▶ [Material for the task]
* * *
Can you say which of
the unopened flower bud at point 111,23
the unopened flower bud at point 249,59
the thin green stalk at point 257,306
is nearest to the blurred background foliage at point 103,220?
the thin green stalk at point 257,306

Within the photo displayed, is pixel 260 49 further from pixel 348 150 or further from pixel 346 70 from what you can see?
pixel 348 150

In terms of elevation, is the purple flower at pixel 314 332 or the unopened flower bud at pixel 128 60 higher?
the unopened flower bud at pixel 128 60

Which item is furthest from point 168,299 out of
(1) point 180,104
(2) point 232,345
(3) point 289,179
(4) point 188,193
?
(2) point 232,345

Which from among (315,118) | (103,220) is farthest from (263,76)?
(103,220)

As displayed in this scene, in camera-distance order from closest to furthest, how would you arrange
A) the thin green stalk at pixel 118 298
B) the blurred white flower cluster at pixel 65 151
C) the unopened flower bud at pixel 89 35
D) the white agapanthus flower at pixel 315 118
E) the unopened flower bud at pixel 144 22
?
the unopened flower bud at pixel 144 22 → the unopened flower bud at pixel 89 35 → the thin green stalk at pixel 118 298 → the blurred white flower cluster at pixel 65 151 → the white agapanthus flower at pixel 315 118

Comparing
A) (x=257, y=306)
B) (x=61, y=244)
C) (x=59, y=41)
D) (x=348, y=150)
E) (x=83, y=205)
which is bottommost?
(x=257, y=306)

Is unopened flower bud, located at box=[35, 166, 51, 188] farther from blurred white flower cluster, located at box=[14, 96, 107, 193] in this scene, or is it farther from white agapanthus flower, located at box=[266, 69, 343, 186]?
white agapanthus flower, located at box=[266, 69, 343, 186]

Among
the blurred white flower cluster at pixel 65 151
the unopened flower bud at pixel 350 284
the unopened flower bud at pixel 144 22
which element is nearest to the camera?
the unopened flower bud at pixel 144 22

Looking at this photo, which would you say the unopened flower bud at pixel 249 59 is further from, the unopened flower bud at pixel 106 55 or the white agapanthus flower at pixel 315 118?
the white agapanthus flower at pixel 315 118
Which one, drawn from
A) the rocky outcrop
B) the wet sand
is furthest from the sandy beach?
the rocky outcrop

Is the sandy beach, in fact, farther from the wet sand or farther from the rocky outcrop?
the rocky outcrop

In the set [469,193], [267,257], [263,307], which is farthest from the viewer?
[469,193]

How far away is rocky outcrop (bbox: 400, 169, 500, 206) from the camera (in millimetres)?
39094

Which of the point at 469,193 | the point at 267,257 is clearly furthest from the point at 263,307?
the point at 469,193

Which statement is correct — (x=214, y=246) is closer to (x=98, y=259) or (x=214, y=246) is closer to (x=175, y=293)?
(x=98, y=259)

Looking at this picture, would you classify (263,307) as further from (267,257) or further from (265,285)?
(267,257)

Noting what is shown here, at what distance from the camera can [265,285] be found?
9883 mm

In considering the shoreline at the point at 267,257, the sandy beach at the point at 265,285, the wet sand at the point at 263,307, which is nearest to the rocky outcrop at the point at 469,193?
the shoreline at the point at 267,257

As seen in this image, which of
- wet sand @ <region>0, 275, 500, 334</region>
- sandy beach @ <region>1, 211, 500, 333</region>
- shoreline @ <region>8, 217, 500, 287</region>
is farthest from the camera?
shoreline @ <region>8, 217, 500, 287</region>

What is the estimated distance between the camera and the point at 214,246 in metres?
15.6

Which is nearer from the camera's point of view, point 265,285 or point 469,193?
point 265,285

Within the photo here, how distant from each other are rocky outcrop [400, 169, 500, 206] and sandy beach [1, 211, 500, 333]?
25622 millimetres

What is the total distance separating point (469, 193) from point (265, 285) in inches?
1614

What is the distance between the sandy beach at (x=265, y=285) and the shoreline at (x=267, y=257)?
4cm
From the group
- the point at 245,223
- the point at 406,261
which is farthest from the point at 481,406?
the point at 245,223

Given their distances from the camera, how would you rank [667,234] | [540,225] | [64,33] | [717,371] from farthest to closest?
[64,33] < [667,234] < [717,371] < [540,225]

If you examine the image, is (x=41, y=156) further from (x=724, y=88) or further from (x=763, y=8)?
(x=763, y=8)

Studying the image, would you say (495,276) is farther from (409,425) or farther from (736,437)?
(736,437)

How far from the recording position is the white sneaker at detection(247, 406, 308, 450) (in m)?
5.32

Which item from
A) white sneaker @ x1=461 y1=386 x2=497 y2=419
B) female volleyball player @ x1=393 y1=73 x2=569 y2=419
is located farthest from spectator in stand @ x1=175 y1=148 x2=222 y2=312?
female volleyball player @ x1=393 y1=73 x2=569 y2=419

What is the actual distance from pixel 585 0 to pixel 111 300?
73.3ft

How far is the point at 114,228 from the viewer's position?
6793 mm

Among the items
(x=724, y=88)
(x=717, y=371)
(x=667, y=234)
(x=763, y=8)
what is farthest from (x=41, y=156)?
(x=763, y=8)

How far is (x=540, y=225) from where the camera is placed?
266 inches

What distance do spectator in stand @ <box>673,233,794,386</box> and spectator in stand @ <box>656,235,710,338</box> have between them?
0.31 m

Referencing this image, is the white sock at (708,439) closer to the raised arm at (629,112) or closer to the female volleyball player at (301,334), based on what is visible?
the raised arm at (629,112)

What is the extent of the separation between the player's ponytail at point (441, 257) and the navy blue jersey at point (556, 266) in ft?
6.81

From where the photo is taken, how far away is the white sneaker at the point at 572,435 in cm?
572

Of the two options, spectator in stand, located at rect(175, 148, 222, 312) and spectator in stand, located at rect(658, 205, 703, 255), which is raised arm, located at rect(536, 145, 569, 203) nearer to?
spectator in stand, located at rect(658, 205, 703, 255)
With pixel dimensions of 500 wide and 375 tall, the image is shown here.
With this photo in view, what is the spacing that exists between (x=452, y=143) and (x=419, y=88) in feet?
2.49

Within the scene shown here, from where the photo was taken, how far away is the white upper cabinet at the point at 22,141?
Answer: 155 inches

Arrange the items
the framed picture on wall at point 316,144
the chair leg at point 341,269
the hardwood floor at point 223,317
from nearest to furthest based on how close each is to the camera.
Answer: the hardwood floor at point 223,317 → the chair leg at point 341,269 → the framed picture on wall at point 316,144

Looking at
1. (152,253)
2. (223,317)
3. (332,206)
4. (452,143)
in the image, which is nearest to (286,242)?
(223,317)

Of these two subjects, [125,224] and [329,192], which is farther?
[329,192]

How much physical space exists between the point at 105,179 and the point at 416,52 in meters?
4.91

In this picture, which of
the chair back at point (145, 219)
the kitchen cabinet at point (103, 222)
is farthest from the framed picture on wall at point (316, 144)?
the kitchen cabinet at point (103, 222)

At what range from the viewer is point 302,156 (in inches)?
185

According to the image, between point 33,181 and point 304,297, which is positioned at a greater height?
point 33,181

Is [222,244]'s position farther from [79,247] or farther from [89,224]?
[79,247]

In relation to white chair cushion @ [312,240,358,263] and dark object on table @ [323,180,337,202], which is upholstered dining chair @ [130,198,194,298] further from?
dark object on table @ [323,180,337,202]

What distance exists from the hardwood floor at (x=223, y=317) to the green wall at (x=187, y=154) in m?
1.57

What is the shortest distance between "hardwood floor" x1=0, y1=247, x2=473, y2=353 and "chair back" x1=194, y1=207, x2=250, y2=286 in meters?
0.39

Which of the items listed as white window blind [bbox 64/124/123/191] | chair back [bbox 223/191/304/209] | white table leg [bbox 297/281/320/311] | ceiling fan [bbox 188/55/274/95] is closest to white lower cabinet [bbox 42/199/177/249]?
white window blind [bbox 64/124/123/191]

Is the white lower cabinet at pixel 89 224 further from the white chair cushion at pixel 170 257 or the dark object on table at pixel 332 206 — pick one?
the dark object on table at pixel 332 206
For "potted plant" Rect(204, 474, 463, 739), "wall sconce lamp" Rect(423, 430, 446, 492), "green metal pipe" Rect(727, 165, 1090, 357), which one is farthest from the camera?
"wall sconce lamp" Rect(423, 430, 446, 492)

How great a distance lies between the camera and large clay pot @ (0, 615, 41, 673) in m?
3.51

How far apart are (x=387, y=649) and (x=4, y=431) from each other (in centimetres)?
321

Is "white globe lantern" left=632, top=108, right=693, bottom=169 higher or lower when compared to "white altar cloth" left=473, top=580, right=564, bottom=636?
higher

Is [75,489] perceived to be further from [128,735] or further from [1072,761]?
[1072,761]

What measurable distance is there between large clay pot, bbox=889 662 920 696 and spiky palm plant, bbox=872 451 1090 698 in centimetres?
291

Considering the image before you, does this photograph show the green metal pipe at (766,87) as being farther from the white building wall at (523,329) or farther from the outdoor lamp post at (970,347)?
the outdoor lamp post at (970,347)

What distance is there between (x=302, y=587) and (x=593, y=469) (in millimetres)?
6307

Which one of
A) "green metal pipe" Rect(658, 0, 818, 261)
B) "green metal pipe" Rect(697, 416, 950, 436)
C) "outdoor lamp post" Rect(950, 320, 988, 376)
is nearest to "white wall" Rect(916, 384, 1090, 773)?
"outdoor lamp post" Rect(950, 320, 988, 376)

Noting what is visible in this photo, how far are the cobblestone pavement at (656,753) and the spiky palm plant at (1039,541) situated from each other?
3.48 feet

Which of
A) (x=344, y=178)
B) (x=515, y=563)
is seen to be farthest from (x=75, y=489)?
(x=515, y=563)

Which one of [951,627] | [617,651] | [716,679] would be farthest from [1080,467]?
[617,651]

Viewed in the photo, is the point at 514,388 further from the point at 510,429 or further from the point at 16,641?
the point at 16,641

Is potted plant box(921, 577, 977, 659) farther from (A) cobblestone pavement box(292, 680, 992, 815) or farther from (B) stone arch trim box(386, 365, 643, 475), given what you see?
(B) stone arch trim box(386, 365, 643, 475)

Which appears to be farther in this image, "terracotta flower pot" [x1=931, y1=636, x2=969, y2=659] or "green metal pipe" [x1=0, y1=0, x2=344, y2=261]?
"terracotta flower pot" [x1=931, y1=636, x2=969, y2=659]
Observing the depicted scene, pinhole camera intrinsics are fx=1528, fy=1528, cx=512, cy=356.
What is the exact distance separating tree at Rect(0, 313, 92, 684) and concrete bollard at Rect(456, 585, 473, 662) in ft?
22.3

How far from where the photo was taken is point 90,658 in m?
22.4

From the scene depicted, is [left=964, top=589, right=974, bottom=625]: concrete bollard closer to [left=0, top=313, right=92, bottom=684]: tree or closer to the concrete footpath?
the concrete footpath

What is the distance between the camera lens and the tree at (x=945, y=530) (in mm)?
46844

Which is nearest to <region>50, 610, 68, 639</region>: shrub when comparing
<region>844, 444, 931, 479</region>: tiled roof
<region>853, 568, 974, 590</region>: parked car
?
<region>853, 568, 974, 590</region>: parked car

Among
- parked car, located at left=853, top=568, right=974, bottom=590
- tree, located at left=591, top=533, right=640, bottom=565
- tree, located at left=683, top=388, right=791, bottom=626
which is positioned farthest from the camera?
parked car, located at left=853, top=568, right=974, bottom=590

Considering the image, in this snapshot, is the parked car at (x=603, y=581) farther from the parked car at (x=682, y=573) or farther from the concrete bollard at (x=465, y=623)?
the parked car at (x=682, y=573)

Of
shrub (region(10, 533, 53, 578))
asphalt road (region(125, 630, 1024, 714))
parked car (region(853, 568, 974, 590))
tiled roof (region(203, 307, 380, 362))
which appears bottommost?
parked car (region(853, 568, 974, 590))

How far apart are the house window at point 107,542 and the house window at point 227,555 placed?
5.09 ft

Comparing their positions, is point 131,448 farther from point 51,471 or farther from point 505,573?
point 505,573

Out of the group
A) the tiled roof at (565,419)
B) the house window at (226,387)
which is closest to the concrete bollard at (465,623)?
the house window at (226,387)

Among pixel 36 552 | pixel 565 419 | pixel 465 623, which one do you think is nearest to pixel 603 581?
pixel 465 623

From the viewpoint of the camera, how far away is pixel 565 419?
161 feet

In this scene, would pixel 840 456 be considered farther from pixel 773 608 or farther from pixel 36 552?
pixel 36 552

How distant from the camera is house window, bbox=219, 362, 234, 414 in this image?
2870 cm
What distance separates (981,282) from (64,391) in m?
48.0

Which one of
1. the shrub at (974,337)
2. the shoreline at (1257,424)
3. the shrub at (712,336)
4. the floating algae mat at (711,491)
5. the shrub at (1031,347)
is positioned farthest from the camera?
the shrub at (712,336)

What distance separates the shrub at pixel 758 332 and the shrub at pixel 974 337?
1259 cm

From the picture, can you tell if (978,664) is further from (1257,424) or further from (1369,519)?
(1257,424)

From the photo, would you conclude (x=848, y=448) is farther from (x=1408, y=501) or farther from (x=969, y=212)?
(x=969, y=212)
* * *
▶ [What the task asks] Copy the listing from the line with "As seen in this image, which of" to the line with "25622 millimetres", keeping every line unchanged.

▶ [Output of the exercise]
As seen in this image, which of
- wet sand @ <region>0, 275, 500, 334</region>
- sandy beach @ <region>1, 211, 500, 333</region>
- shoreline @ <region>8, 217, 500, 287</region>
is farthest from the camera?
shoreline @ <region>8, 217, 500, 287</region>

What is the estimated distance between the camera and the point at 214,246 in metres?
15.6

Which is nearer from the camera's point of view, point 265,285 or point 469,193?
point 265,285

Within the photo here, how distant from each other are rocky outcrop [400, 169, 500, 206] and sandy beach [1, 211, 500, 333]?
25622 millimetres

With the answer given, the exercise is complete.